Thanksgiving is a federal holiday in the United States, celebrated on the fourth Thursday of November. It originated as a harvest festival. Thanksgiving has been celebrated nationally on and off since 1789, with a proclamation by President George Washington after a request by Congress.

President Thomas Jefferson chose not to observe the holiday, and its celebration was intermittent until President Abraham Lincoln, in 1863, proclaimed a national day of "Thanksgiving and Praise to our beneficent Father who dwelleth in the Heavens," to be celebrated on the last Thursday in November. On June 28, 1870, President Ulysses S. Grant signed into law the Holidays Act that made Thanksgiving a yearly appointed federal holiday in Washington D.C.

On January 6, 1885, an act by Congress made Thanksgiving, and other federal holidays, a paid holiday for all federal workers throughout the United States.
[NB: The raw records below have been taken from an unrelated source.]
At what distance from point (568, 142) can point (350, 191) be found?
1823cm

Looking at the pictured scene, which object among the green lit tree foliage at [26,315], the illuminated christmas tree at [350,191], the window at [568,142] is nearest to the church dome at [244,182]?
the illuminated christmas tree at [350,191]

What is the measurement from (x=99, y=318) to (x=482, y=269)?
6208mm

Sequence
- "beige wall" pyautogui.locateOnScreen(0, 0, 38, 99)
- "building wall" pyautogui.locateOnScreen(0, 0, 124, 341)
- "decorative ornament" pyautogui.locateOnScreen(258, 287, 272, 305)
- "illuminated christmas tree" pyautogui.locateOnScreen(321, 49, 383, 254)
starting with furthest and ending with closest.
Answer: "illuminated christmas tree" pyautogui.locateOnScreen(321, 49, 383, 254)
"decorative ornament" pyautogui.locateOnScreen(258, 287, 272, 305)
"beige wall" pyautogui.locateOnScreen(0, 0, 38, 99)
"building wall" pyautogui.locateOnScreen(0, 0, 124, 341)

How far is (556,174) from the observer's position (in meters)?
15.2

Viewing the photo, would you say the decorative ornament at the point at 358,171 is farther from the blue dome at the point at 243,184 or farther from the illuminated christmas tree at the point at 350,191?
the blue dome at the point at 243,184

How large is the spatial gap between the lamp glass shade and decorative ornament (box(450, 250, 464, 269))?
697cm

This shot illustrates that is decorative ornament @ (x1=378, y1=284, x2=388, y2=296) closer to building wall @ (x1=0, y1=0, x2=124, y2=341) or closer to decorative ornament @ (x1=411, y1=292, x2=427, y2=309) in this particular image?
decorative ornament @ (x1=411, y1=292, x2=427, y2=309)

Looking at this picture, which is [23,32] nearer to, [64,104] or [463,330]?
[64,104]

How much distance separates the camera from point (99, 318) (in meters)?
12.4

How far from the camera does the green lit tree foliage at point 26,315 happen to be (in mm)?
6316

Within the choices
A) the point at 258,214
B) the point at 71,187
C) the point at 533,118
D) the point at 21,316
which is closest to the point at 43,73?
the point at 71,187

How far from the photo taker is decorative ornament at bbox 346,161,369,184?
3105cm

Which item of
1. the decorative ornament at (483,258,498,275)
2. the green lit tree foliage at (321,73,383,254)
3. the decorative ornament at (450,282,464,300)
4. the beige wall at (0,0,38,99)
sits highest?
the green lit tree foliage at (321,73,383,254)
The event that Americans commonly call the "First Thanksgiving" was celebrated by the Pilgrims after their first harvest in the New World in October 1621. This feast lasted three days, and—as recounted by attendee Edward Winslow—it was attended by 90 Native Americans and 53 Pilgrims. The New England colonists were accustomed to regularly celebrating "thanksgivings" days of prayer thanking God for blessings such as military victory or the end of a drought.